Les jours passaient et il n’y avait toujours pas de prince charmant à l’horizon. Un matin, de très bonne heure, deux créatures très différentes l’une de l’autre, marchaient vers elle, côte à côte. L’une était très haute et l’autre avait la queue qui remuait sans arrêt. Deux d’un coup, elle se demanda comment procéder surtout pour la grande créature parce qu’il fallait qu’elle saute très haut et elle n’était pas sure d’y parvenir en une fois. Il s’agissait d’un chasseur et de son chien. Elle commença par ce dernier lorsqu’il se pencha pour boire mais quand la petite grenouille lui sauta sur le museau, l’animal se mit à aboyer et à tourner sur lui-même la projetant dans la mare. Elle mit à petit moment à se remettre de ses émotions et lorsqu’elle décida de tenter sa chance avec la plus grande des créatures, il n’y avait plus personne. Ils étaient partis.

Après cela, elle commença à se décourager. Parfois, il lui arrivait de ne plus embrasser les êtres qui passaient par là. Elle se languissait. Il y avait pourtant de plus en plus de présences autour de la mare. Il faisait chaud, tous étaient assoiffés et les points d’eau étaient pris d’assaut à la fin du jour. D’autres fois, elle se remettait à espérer et à donner des baisers. C’est ainsi qu’elle embrassa un écureuil roux, un lièvre, un mulot, un rat des champs, une biche, un ragondin….. Mais rien ne se passait jamais comme elle le voulait et elle n’avait toujours pas déniché un prince charmant.
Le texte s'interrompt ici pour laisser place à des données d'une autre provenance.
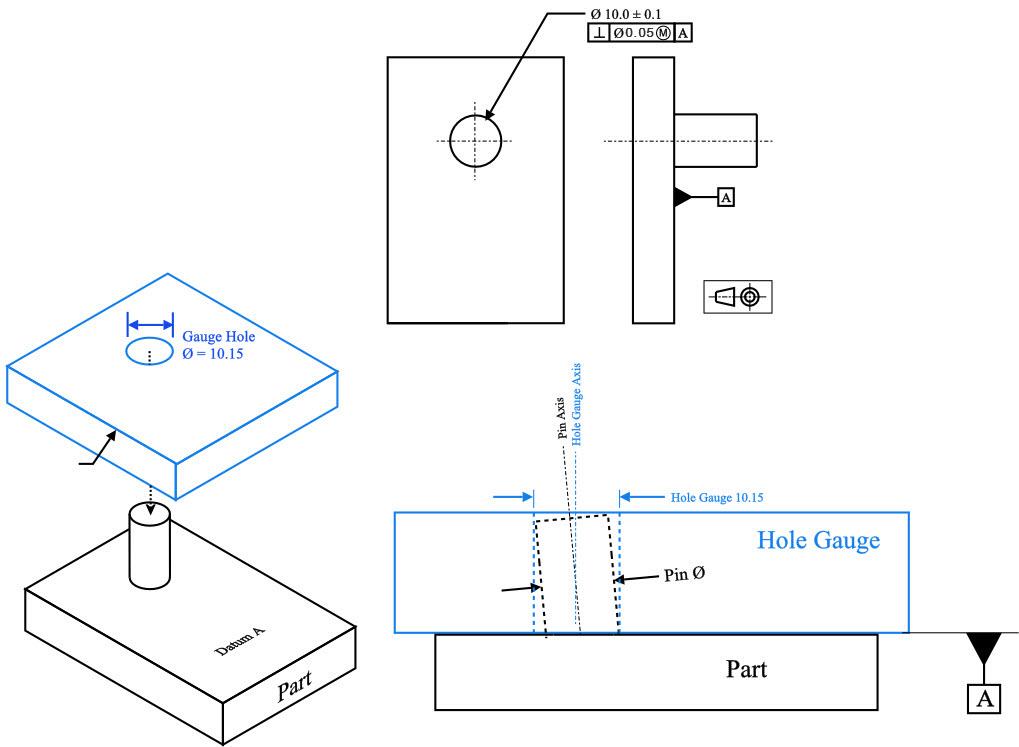 Maximum Material Condition (MMC) | GD&T Basics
Et puis un jour qu’elle n’espérait plus grand-chose, elle le vit. Là, elle en était sure et certaine, c’était lui, ça ne pouvait être que lui. Il était beaucoup plus beau que tous les êtres qu’elle avait croisés jusqu’à présent. Il avait un je ne sais quoi dans l’œil qui lui fit de l’effet. Elle se sentit toute chose. Il s’approchait fièrement. Elle avança vers lui et n’y tenant plus elle lui donna un baiser. A sa grande surprise, il lui rendit son baiser. La petite grenouille se sentit heureuse comme jamais, elle avait trouvé son prince charmant. Il était vert avec deux tâches jaunes sur le dos et un regard de velours. Elle était devenue sa princesse.

Il lui proposa de l’emmener vers le grand étang où il vivait. C’était un joli étang près d’une clairière ombragée et pleine de fleurs. Sa nouvelle demeure était magnifique. La petite grenouille avait l’impression de vivre un conte de fée. Son prince charmant était tout pareil à elle. Elle venait de comprendre qu’elle était devenue un princesse même si ça ne se voyait pas à l’extérieur, elle le ressentait au-dedans d’elle-même  et c’était cela le plus important.
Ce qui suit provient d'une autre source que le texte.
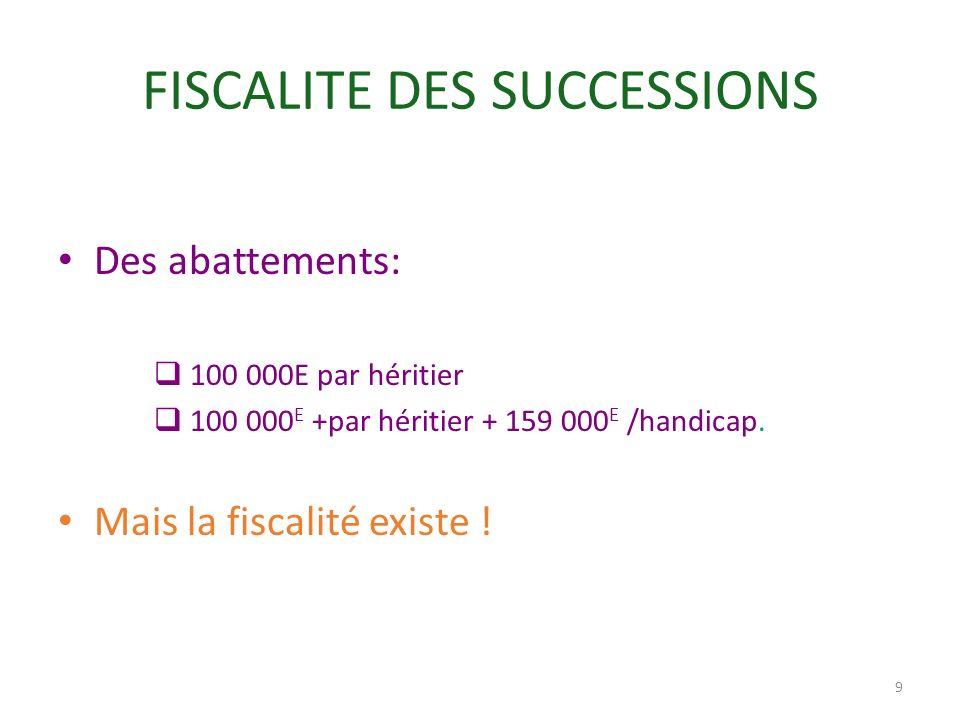 FISCALITE DES SUCCESSIONS Des abattements: 100 000E par héritier 100 000 E +par héritier + 159 000 E /handicap. Mais la fiscalité existe ! 9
Ils vécurent heureux dans cet étang et aux nombreuses petites grenouilles qu’ils eurent, elle raconta son histoire de prince charmant en ayant soin de bien préciser que les princes charmants étaient tous de belles grenouilles et seulement des grenouilles et qu’il fallait se méfier de toutes les autres créatures.
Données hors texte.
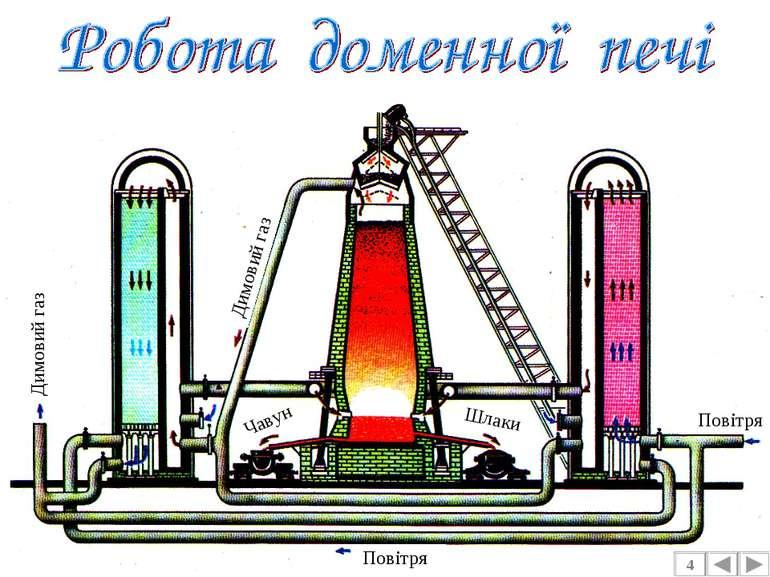 4 Димовий газ Димовий газ Повітря Повітря Шлаки Чавун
Il parait que la même aventure est arrivée à un crapaud qui se prenait pour un prince charmant transformé en crapaud mais il a eu moins de chance que la petite grenouille, parce qu’un jour une couleuvre affamée l’a avalé d’un coup.

Il faut parfois faire attention à ce que racontent les parents. Ils ne disent pas toujours toute la vérité et n’expliquent pas tout comme il faut. Alors, après, ce sont toujours les enfants qui doivent se débrouiller pour tout comprendre tout seul… et ce n’est pas toujours facile.